During the laboratory session, participants were first instructed to the two laboratory-based PM tasks which they then performed while working on the immediate and delayed recall task as well as other neuropsychological tests and the questionnaires assessing future orientation, ADHD symptom severity and procrastination. Thereafter participants were asked to report five to seven intentions for the next 3 days and the first telephone meeting in 3 days was arranged. If the participant did not remember to call within 10 min of the agreed time, the experimenter called him/her to assess recall and implementation of the intended actions. Thereafter, participants reported their planned activities for the next 3 days and the second telephone date was arranged, and the just described procedure was repeated.

Data analyses. First, analyses of variance (ANOVAs) were conducted to explore possible group effects between ADHD individuals and controls in measures of procrastination, future orientation and immediate and delayed recall. Second, ANOVAs were used to test for possible group effects in laboratory-based event- and time-based PM performance. Naturalistic experimenter-assigned PM performance was compared between groups using Chi squared test. Group differences in real-life self-assigned PM performance (number of formed intentions, percentages of recalled and executed intentions) were investigated using ANOVAs. Third, correlational analyses between the variables were conducted. Fourth, a mediation analysis with bootstrapping (following Preacher and Hayes 2008) was applied to explore whether PM performance (percentage of executed everyday self-assigned intentions) mediated the relation between ADHD symptoms (independent variable) and procrastination (dependent variable). Additional analyses on the valence of intentions and ADHD subgroups with and without depression can be taken from the supplement.

Results

Individual difference variables ANOVAs indicated large group differences in procrastination and more modest group differences in future orientation (see Table 1). Overall, individuals with ADHD reported to procrastinate more than controls (η 2p  = .71). In terms of future orientation, the ADHD group reported to plan ahead less (η 2p  = .11) and to anticipate consequences less than the control group (η 2p  = .10); groups did not differ in their time perspective (η 2p  = .03) and the total score only tended towards significance (η 2p  = .07). There were no group effects for immediate (η 2p  = .001) or delayed recall (η 2p  = .04).

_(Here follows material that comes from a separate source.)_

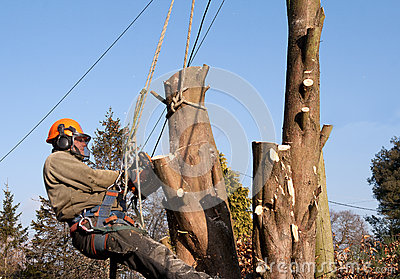 Man swinging from ropes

PM performance With regard to laboratory-based PM performance, one-way ANOVAs did not indicate any group differences for any of the tests (all η 2p s < .02). Groups performed comparably in event-based and time-based PM (see Table 2).

Table 2 Prospective memory performance

In contrast, groups differed in their naturalistic experimenter-assigned PM performance (χ2(2) = 12.36, p = .002). ADHD participants remembered to call less often than controls: 21% of the individuals in the control group forgot to call, and 52% in the ADHD group (see Fig. 1).

Fig. 1
figure 1

Naturalistic experimenter-assigned prospective memory performance. It shows the number of on time phone calls for both groups

Regarding real-life self-assigned PM performance, across all three variables (number of intended actions, percentage of recalled intentions, percentage of executed intentions) significant group differences emerged. As compared to controls, ADHD individuals generated (η 2p  = .08), recalled (η 2p  = .10) and executed fewer intended actions (η 2p  = .20). From Fig. 2, an overview of the reasons that participants gave for not performing intended actions can be taken. As the most frequent reason for not having executed their intentions as planned ADHD individuals stated that they did not feel like it, whereas controls most often mentioned external factors that were beyond their own control to have prevented them from completing their intended actions.

Fig. 2
figure 2

Overview of the reasons for non-completion of intended actions. Please note that the numbers stated here reflect the number of people that indicated a certain reason for non-completion; the same person may have given the same reason multiple times, but this is not reported here

Only one control participant and four ADHD participants reported having used reminders. Given the small number of people using reminders, no further analyses were conducted.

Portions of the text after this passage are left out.